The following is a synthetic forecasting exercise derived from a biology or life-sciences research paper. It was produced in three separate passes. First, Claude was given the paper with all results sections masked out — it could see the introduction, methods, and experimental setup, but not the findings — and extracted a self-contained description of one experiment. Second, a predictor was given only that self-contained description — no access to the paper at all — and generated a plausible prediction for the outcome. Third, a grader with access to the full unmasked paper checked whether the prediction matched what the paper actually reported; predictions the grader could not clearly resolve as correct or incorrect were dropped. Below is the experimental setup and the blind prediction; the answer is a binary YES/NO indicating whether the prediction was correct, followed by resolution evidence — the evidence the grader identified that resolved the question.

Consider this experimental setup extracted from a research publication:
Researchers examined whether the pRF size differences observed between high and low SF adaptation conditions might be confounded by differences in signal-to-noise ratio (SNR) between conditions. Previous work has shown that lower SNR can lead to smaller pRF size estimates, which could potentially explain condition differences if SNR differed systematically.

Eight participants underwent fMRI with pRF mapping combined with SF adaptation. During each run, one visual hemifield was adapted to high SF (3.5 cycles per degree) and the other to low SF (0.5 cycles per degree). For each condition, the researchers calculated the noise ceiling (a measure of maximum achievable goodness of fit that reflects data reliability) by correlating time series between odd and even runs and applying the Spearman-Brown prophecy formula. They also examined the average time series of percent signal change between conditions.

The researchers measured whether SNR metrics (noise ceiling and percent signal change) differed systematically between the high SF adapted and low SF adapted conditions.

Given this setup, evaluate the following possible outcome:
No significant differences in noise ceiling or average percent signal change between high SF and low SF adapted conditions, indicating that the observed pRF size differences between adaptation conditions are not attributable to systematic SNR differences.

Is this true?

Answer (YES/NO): YES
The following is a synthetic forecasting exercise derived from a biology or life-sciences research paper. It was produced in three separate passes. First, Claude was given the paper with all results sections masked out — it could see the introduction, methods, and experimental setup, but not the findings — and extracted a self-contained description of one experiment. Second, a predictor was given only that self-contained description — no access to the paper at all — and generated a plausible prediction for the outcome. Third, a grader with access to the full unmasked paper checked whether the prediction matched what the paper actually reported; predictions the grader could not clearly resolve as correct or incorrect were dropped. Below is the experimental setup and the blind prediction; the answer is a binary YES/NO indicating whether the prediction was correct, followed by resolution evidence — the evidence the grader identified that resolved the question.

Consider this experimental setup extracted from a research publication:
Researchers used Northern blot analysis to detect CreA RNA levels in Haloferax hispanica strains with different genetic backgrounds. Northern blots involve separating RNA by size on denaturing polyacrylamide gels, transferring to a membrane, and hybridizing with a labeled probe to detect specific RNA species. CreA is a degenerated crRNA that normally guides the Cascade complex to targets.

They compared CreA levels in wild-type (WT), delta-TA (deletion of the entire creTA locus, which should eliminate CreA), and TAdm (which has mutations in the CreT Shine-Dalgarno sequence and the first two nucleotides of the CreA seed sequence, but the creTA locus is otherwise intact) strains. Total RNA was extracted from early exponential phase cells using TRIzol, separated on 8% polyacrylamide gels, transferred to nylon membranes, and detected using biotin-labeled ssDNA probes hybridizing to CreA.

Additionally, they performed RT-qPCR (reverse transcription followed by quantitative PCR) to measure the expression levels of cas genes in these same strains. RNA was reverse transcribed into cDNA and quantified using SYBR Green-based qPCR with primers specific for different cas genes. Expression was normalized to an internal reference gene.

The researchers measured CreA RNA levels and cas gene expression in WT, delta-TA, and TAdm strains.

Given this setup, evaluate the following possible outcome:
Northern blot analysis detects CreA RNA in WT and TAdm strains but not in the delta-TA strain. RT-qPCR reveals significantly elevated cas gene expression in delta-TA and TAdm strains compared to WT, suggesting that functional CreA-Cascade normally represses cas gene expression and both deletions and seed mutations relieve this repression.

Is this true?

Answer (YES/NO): NO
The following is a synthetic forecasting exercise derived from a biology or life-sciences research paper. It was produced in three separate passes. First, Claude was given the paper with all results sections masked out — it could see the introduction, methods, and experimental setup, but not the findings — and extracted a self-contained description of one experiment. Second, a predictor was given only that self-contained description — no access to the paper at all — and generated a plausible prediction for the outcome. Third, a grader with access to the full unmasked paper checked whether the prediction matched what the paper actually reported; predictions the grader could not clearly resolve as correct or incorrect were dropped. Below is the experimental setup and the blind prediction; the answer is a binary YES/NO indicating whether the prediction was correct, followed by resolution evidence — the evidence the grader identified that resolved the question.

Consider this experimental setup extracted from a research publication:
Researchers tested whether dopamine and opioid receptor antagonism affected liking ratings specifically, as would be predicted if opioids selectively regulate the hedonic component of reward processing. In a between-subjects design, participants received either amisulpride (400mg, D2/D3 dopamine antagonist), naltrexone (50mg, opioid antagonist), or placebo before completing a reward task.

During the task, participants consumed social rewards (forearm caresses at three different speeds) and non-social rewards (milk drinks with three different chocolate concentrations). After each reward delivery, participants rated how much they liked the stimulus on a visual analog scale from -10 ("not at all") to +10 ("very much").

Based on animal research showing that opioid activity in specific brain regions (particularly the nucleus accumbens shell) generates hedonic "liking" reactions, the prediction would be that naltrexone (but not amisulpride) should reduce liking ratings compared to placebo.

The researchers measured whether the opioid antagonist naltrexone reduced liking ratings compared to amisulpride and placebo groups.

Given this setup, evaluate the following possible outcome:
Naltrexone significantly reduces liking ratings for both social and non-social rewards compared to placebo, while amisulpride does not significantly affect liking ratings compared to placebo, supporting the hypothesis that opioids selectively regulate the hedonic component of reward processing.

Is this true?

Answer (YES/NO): NO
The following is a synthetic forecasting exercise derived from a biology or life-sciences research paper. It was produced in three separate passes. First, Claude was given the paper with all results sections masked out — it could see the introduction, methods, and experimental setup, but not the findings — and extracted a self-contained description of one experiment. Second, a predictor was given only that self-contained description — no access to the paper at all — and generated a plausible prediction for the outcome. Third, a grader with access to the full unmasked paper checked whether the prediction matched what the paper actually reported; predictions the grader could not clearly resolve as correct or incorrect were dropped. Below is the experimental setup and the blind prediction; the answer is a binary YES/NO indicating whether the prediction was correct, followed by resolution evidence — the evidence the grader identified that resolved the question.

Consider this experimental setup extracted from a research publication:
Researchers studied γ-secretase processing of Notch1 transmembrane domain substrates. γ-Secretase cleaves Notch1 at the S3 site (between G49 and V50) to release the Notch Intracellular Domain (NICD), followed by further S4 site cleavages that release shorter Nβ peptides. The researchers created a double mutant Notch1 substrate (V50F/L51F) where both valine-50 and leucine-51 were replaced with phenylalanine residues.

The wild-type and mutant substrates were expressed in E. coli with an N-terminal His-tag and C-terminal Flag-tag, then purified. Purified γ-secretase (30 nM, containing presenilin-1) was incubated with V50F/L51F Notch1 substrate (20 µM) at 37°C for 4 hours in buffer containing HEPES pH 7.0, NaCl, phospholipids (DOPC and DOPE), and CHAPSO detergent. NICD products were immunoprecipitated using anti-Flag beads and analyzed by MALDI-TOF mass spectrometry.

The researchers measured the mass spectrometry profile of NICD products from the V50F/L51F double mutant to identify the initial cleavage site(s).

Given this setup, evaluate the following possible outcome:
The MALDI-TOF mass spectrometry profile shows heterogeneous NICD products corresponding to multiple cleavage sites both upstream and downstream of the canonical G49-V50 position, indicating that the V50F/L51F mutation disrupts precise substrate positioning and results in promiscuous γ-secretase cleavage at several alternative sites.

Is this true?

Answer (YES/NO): YES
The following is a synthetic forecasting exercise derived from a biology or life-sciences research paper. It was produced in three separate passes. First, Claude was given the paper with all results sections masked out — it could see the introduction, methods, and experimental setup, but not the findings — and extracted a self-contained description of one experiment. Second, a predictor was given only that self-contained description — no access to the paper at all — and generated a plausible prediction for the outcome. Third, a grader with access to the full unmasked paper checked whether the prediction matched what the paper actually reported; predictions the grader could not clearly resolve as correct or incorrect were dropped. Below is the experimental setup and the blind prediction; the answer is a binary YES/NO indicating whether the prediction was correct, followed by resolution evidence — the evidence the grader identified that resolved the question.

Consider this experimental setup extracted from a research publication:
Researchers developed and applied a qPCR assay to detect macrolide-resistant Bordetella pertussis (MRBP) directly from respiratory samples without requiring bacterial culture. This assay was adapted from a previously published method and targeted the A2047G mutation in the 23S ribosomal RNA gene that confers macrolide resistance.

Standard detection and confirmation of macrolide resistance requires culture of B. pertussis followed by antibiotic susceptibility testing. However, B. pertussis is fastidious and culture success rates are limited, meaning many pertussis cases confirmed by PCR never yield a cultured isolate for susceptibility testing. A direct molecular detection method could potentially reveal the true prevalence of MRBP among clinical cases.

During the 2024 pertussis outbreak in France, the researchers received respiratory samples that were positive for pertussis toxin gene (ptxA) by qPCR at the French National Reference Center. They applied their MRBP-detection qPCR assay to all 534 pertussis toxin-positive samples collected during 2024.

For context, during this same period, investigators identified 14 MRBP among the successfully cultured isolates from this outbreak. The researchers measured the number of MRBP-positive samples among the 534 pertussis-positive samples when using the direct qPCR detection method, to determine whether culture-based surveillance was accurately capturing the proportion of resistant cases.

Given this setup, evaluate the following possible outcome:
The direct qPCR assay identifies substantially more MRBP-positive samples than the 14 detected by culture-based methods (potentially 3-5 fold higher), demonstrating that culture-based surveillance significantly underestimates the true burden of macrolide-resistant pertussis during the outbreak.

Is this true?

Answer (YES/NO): NO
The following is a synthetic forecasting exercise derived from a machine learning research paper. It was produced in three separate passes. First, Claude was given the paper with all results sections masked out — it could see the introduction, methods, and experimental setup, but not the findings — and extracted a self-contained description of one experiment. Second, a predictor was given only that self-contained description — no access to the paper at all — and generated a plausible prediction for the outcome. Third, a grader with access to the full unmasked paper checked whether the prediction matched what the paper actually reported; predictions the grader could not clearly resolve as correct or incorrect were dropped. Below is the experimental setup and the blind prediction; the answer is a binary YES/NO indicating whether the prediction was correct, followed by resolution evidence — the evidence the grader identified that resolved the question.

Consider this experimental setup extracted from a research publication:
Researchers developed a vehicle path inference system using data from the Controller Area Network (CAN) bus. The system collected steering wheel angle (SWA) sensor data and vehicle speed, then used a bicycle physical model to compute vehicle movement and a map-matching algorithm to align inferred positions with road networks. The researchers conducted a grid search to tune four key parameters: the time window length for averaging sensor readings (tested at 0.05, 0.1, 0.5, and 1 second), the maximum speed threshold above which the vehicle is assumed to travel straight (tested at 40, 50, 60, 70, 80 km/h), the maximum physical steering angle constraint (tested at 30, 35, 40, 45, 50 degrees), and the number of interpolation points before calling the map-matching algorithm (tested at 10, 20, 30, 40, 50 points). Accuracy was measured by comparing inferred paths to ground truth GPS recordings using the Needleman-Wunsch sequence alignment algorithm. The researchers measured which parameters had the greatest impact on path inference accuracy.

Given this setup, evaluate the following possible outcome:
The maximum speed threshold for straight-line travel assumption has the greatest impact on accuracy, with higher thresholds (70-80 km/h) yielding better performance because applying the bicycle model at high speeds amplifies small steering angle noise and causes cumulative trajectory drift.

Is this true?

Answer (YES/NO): NO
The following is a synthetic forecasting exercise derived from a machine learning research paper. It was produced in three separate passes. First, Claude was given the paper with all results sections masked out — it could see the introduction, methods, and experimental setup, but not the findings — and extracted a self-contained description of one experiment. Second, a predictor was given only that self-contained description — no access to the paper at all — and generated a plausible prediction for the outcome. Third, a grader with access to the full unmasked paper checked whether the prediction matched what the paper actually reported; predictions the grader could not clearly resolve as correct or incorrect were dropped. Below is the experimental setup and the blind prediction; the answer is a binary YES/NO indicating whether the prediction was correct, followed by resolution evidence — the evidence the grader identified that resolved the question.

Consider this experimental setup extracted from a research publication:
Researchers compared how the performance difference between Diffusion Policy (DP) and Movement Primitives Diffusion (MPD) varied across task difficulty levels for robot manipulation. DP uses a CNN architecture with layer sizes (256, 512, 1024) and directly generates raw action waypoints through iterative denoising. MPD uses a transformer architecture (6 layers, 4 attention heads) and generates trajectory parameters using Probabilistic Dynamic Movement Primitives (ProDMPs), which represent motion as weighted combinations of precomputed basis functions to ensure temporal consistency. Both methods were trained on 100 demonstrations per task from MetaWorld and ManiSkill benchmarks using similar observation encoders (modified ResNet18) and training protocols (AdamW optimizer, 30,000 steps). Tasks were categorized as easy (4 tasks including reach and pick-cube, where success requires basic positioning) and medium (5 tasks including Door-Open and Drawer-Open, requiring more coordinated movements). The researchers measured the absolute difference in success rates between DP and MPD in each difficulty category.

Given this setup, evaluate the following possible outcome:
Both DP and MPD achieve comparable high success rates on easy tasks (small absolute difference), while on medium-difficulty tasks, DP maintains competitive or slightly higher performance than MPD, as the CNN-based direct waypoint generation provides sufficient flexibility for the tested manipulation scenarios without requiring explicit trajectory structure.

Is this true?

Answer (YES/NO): NO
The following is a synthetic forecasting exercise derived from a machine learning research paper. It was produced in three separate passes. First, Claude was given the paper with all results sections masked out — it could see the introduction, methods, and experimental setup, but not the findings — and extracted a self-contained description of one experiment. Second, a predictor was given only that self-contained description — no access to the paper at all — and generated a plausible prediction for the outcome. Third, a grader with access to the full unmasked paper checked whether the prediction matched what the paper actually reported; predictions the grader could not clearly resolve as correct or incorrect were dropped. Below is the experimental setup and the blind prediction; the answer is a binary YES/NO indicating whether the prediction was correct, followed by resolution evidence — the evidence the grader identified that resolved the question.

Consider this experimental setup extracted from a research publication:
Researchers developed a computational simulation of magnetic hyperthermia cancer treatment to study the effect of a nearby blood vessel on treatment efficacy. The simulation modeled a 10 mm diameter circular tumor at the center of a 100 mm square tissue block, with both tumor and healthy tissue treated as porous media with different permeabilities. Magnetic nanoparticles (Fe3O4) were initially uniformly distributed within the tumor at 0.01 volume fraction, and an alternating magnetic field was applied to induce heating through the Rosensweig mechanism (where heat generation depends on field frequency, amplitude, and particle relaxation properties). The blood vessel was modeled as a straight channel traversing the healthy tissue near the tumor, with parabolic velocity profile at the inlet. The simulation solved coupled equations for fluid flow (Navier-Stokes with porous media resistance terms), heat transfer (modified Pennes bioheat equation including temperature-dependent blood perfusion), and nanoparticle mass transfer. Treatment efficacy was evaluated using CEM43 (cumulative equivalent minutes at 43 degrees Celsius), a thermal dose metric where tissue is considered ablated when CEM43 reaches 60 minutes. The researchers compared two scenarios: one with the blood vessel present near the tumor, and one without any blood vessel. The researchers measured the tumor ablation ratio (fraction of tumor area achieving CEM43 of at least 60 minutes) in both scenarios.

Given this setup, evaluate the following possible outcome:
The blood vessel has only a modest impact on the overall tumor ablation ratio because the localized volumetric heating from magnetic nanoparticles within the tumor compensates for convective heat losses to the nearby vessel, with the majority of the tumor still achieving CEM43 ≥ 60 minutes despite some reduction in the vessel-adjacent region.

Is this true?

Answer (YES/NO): NO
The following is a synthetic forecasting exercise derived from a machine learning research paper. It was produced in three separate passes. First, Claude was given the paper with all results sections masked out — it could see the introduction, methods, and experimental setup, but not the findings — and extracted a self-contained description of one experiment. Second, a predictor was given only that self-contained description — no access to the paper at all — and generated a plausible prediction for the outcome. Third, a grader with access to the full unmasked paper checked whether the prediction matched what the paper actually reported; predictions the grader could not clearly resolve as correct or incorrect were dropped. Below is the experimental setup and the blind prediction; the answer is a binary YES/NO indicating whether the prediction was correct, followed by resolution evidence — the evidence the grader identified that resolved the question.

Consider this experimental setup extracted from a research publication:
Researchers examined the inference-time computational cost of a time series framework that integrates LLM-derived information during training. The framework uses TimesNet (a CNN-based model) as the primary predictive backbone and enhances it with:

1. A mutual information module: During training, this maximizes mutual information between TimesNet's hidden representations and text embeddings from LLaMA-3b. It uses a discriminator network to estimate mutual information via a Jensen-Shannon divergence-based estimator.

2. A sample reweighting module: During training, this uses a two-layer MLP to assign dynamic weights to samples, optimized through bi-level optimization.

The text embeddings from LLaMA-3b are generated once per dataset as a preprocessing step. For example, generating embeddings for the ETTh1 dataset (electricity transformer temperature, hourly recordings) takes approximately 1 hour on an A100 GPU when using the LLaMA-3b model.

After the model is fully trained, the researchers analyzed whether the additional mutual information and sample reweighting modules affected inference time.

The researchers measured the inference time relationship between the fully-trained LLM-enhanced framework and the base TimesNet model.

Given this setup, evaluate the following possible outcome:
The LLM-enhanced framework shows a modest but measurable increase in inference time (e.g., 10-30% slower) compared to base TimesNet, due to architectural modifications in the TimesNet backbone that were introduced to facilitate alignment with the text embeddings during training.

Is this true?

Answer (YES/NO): NO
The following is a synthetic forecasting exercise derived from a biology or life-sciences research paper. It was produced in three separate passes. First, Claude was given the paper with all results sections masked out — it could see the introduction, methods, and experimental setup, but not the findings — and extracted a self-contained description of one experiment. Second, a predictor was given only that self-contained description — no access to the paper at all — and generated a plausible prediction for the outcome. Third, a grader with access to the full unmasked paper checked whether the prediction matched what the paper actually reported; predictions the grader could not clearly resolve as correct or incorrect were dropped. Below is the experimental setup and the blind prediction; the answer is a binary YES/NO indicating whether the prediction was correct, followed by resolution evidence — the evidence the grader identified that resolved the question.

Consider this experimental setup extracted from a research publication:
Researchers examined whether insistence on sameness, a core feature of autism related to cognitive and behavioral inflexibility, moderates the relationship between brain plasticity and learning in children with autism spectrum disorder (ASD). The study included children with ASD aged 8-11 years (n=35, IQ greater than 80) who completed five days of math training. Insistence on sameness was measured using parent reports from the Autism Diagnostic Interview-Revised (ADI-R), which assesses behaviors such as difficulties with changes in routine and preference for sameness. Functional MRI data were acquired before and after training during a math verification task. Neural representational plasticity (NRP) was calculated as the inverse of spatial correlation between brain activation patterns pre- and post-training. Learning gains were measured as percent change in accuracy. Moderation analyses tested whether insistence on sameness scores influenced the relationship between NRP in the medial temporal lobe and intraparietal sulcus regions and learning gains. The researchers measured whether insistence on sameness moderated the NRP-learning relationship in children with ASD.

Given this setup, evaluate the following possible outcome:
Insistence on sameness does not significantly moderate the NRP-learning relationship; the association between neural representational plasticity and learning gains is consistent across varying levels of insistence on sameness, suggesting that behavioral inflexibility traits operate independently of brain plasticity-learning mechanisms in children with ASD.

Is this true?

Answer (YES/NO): NO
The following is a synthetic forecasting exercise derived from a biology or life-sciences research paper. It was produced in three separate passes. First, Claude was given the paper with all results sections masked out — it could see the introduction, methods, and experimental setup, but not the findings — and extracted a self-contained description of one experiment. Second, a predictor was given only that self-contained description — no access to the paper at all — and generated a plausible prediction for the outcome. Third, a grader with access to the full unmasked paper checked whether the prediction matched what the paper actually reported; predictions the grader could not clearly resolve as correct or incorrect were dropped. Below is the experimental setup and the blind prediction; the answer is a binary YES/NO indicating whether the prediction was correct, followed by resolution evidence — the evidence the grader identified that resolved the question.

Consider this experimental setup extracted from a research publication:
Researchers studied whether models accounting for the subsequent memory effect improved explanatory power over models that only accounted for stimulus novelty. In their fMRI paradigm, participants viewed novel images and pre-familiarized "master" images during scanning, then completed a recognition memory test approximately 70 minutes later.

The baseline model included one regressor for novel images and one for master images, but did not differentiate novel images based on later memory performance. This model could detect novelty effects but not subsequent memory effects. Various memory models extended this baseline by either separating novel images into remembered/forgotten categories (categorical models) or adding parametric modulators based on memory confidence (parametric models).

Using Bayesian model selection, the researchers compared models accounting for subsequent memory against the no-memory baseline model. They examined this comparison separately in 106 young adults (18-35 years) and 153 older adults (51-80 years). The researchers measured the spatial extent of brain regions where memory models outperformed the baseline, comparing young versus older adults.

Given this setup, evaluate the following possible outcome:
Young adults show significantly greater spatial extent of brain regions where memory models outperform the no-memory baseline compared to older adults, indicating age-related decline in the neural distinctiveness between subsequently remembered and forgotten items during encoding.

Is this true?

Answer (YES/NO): YES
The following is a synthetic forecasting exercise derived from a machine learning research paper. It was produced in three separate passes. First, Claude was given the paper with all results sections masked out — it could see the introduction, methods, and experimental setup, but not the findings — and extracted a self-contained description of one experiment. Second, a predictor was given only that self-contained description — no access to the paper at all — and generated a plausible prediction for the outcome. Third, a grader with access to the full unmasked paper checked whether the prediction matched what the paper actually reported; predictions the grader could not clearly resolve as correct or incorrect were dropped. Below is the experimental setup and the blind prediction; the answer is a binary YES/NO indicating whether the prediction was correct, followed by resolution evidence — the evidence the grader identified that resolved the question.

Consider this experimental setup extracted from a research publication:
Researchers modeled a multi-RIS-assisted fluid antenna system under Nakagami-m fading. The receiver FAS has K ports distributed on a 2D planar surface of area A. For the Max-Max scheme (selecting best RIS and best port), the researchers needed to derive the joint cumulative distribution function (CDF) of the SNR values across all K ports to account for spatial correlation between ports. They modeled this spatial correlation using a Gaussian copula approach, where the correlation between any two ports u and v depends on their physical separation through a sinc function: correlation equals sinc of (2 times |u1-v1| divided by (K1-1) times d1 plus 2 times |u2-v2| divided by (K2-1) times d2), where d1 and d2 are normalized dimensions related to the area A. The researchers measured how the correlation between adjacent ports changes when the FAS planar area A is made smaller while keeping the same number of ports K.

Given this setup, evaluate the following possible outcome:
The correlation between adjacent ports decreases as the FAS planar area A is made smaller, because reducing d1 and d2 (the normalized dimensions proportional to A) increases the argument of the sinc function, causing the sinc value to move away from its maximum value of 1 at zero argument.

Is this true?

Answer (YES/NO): NO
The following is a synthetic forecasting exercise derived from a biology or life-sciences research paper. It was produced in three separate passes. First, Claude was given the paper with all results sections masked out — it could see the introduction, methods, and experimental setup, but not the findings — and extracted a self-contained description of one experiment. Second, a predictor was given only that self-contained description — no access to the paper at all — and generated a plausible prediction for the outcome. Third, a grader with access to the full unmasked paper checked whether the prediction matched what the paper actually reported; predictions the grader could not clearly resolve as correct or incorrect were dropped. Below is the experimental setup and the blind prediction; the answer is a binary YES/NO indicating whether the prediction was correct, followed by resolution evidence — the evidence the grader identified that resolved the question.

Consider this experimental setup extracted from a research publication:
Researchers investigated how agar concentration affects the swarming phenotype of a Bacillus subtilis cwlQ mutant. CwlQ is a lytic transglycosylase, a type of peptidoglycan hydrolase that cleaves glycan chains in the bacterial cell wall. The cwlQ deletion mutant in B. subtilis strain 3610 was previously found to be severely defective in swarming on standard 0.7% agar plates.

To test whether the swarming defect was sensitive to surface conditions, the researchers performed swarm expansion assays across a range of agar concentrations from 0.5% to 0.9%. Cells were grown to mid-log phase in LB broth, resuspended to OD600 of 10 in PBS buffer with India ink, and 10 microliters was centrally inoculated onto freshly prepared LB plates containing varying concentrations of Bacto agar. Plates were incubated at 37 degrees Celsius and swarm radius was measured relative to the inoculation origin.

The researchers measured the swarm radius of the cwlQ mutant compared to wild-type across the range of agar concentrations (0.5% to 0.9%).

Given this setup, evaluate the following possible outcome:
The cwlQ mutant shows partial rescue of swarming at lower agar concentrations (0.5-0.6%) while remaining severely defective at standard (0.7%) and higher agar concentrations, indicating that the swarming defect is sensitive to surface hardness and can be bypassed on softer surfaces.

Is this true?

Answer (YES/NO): YES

══════

Only the lines holding the string "range" are needed; copy each of them from the material above.

To test whether the swarming defect was sensitive to surface conditions, the researchers performed swarm expansion assays across a range of agar concentrations from 0.5% to 0.9%. Cells were grown to mid-log phase in LB broth, resuspended to OD600 of 10 in PBS buffer with India ink, and 10 microliters was centrally inoculated onto freshly prepared LB plates containing varying concentrations of Bacto agar. Plates were incubated at 37 degrees Celsius and swarm radius was measured relative to the inoculation origin.
The researchers measured the swarm radius of the cwlQ mutant compared to wild-type across the range of agar concentrations (0.5% to 0.9%).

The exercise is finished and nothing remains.